* Texte affiché *
Nguyên Hông Son, recteur de l’École supérieure de l’économie, a ouvert la séance devant bon nombre de scientifiques et spécialistes. Évoquent les 30 ans de renouveau et d’intégration à l’économie mondiale de l’économie vietnamienne, il a déclaré que le Vietnam a enregistré des réalisations considérables: taux de familles pauvres réduit de 58% (en 1993) à 7,6-7,8% (en 2013), chiffre d'affaires à l'exportation et à l'importation à 132 milliards de dollars (en 2013) contre 3,9 milliards (en 1993), exportations de 22 groupes de produits dépassant le seuil d’un milliard de dollars…
Pourtant, le Vietnam fait face à de nombreux défis dans le développement durable, le développement vert, l’intégration et le développement intégré. Ainsi, le colloque donne aux scientifiques et spécialistes l’occasion de se partager les points de vue concernant les politiques publiques destinées à relever ces défis, a-t-il souligné.
Vu Xuân Nguyêt Hông, responsable de l'Institut central d’Études et de Gestion économique, a quant à elle affirmé que la stratégie de la croissance verte jouait un rôle important dans l’accélération du processus de restructuration et de perfectionnement des institutions économiques dans le sens d’une bonne et efficace exploitation des ressources naturelles et d’un rehaussement de la compétitivité de l’économie nationale, contribuant à mieux lutter contre le changement climatique, mieux réduire la pauvreté et mieux garantir le développement durable de l’économie.
Afin de bien mener à bien les politiques de développement des régions, selon le scientifique Cao Ngoc Lân, il faut multiplier les études pour perfectionner les politiques dont les stratégies et l’aménagement de développement des régions. Il a estimé indispensable de poursuivre le perfectionnement des appareils de gestion locaux dans le sens de l’harmonisation des intérêts des provinces d’avec ceux des secteurs et du pays, de la mise en œuvre des politiques susceptibles d’améliorer les ressources humaines dans l’élaboration des politiques de développement des régions et leur mise en œuvre. Le développement des régions nécessite non seulement l’argent provenant prioritairement des caisses d’État, mais aussi les investissements de la part d’autres partenaires du pays et de l’étranger, a-t-il ajouté.

* Données brutes *
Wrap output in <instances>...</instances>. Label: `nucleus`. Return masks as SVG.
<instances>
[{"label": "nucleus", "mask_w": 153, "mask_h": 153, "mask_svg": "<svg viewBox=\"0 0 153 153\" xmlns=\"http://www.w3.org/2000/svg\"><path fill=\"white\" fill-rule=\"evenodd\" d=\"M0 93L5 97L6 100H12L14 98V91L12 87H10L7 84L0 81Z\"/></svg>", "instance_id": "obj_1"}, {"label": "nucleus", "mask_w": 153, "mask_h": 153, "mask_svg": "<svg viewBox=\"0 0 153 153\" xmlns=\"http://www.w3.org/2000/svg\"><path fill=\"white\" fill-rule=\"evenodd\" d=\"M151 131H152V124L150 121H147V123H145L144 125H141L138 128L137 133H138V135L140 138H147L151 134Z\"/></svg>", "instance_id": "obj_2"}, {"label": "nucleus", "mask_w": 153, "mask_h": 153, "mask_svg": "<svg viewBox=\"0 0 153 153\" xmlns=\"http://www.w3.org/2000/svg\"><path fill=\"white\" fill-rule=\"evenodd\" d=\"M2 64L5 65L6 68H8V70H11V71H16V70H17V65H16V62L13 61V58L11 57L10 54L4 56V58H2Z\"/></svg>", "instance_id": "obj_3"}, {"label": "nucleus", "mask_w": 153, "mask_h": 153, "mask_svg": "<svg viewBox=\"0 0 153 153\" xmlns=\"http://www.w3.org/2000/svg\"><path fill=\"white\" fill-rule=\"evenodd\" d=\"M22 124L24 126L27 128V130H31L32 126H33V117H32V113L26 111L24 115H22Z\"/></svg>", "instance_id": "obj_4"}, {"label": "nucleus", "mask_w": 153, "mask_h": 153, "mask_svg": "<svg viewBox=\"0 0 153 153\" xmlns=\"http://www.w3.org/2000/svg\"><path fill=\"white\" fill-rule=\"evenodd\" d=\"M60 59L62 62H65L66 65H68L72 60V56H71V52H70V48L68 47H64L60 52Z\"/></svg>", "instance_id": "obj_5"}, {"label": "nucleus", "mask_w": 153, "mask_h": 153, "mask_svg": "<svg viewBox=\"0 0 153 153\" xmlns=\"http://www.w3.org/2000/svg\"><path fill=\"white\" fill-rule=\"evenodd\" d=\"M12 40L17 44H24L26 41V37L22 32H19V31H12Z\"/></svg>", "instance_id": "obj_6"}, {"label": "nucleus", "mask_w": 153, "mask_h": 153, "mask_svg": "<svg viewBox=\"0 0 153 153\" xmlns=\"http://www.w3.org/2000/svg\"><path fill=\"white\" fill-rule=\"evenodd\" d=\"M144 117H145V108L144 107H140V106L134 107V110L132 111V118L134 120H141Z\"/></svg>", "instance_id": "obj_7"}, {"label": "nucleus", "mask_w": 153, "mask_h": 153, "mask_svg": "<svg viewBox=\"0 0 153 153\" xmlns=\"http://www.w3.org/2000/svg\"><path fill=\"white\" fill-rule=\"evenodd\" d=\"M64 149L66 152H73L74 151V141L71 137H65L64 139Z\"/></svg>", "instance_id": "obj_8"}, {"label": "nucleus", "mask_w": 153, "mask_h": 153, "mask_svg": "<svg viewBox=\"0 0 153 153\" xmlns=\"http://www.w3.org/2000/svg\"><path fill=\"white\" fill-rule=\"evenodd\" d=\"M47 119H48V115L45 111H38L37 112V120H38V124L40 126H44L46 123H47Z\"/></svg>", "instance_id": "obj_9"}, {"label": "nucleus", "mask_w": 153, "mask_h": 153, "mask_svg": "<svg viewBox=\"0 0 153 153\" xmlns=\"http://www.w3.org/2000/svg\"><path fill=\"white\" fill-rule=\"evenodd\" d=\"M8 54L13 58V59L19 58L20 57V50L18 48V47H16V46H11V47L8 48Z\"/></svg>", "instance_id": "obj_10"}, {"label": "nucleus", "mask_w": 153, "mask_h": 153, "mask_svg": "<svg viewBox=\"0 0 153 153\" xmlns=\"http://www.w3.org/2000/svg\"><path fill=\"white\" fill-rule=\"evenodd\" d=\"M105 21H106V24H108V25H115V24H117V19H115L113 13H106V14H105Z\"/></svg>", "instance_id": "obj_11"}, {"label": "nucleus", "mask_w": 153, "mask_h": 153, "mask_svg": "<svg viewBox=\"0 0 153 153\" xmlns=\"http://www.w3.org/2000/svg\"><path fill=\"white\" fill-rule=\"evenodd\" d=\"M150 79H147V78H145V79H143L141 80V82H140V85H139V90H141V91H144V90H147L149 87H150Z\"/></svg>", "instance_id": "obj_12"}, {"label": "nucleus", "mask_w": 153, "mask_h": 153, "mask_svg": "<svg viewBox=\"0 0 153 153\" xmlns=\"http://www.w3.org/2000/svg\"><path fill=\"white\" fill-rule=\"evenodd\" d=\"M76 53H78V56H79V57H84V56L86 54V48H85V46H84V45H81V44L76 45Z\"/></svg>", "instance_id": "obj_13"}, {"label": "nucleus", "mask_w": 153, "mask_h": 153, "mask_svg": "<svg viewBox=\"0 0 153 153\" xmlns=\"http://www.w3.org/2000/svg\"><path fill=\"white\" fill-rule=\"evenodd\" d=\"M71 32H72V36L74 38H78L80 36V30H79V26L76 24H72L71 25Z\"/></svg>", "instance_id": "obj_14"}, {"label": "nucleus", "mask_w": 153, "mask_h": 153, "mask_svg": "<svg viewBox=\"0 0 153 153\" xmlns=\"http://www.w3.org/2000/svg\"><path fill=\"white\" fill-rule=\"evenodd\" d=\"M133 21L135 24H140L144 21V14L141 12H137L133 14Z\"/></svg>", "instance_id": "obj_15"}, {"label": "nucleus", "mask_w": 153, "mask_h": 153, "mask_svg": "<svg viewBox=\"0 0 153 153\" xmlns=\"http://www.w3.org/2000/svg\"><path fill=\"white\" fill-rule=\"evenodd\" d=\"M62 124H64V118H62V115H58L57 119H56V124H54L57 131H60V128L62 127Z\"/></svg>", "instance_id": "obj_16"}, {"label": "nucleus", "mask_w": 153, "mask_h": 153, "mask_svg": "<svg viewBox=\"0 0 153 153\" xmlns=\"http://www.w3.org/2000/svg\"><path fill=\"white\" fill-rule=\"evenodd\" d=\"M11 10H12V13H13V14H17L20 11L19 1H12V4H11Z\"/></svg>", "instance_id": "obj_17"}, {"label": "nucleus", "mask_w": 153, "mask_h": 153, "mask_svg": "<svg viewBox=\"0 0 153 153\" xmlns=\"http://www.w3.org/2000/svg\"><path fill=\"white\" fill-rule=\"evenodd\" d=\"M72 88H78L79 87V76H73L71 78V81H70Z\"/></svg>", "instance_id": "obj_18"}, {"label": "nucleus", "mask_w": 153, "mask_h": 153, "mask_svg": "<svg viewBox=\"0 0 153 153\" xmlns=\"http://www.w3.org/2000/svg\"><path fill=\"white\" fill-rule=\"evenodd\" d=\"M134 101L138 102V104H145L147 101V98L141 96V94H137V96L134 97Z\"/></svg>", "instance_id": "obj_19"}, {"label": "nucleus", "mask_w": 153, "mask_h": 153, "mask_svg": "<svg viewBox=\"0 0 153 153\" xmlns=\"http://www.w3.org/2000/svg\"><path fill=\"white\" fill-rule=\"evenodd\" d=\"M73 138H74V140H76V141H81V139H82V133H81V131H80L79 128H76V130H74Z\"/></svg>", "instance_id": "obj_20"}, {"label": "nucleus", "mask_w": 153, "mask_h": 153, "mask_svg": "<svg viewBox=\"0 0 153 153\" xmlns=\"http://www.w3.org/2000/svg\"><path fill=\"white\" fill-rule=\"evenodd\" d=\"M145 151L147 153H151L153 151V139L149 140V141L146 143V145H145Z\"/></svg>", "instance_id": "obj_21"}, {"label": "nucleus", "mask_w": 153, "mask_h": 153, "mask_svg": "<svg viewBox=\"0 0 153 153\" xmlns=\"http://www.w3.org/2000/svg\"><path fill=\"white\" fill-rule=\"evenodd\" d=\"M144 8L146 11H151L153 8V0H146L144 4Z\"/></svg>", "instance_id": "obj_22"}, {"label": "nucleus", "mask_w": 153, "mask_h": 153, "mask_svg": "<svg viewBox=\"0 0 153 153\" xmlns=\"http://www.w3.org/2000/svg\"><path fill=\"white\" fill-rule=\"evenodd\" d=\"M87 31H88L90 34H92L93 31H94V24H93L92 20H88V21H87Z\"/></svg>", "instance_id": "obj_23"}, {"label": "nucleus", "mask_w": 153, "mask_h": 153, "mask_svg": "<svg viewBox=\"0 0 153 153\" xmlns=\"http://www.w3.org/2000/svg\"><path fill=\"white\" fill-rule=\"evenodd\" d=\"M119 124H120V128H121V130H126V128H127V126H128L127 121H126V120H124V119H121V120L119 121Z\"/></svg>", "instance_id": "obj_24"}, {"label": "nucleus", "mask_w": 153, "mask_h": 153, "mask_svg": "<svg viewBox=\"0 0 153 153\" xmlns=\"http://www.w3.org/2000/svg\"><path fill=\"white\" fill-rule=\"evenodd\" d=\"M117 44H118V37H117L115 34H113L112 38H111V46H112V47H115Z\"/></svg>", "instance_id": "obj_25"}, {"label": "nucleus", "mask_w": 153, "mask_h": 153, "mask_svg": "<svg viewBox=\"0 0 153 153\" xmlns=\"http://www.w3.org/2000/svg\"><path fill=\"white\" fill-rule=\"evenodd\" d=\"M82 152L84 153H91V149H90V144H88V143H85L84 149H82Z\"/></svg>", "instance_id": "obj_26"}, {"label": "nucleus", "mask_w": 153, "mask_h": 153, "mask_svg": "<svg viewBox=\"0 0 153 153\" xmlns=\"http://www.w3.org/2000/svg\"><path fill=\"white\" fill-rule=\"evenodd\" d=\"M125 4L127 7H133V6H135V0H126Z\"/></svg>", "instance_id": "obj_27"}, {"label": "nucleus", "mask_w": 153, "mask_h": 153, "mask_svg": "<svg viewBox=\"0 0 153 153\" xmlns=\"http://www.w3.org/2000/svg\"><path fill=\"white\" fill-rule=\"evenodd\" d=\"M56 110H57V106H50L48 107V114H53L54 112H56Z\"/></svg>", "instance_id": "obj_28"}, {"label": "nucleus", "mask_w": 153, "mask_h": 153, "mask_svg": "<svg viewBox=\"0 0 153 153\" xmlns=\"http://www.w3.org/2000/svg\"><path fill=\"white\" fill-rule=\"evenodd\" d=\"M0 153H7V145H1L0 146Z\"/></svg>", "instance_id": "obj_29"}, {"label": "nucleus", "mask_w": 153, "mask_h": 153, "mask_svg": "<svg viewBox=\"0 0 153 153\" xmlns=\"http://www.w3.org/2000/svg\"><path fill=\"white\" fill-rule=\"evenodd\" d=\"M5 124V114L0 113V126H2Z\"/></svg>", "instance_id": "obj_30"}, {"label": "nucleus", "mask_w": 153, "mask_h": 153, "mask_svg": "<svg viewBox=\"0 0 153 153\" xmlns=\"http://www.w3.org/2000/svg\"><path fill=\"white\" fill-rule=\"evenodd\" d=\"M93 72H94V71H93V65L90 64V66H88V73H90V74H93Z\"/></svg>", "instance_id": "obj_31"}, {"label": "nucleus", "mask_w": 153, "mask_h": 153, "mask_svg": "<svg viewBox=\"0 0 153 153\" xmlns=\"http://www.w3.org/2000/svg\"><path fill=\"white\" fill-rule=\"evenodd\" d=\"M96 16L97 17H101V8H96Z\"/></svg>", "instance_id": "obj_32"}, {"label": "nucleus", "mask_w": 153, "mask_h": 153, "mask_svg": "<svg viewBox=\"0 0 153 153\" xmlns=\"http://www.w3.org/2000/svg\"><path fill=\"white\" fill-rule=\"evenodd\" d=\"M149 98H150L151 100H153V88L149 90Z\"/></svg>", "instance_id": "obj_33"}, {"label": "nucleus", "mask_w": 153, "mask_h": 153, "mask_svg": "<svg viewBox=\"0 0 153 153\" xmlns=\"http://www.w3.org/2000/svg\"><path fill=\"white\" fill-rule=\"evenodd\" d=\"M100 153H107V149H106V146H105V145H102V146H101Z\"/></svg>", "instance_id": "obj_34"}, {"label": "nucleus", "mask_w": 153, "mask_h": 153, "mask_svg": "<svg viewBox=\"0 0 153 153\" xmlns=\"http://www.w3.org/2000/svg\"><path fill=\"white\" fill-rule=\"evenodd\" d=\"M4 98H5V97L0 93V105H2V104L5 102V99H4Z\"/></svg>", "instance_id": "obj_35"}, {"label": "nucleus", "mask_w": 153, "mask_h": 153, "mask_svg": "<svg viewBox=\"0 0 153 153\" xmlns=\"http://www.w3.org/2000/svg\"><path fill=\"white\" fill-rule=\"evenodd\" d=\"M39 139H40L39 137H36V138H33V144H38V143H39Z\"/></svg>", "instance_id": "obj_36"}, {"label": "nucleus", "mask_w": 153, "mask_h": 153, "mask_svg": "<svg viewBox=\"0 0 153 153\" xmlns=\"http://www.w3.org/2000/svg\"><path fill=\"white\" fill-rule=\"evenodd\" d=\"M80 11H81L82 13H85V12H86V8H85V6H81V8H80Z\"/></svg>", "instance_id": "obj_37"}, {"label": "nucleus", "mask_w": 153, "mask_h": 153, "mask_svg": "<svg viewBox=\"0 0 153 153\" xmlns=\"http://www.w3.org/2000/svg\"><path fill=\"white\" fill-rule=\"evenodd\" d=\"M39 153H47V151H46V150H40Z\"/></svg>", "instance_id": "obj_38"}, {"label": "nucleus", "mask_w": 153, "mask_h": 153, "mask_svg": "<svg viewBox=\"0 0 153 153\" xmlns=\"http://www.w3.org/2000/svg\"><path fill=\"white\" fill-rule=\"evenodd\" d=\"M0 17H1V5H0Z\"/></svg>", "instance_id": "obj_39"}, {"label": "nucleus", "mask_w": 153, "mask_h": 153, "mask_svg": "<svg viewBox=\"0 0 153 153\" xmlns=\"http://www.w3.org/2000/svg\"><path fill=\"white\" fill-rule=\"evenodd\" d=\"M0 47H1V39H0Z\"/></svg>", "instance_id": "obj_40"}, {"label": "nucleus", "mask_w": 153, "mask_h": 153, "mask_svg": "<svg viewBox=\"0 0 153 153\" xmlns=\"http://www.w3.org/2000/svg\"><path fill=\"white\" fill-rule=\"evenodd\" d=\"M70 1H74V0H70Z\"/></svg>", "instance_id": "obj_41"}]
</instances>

* Tâche à réaliser *
Recopiez à l'identique le passage du texte affiché qui commence à « Afin de bien » et se termine à « l’étranger, a-t-il ajouté. ». Les lignes n'ont aucun rapport avec le texte affiché.

* Zone de réponse *
Afin de bien mener à bien les politiques de développement des régions, selon le scientifique Cao Ngoc Lân, il faut multiplier les études pour perfectionner les politiques dont les stratégies et l’aménagement de développement des régions. Il a estimé indispensable de poursuivre le perfectionnement des appareils de gestion locaux dans le sens de l’harmonisation des intérêts des provinces d’avec ceux des secteurs et du pays, de la mise en œuvre des politiques susceptibles d’améliorer les ressources humaines dans l’élaboration des politiques de développement des régions et leur mise en œuvre. Le développement des régions nécessite non seulement l’argent provenant prioritairement des caisses d’État, mais aussi les investissements de la part d’autres partenaires du pays et de l’étranger, a-t-il ajouté.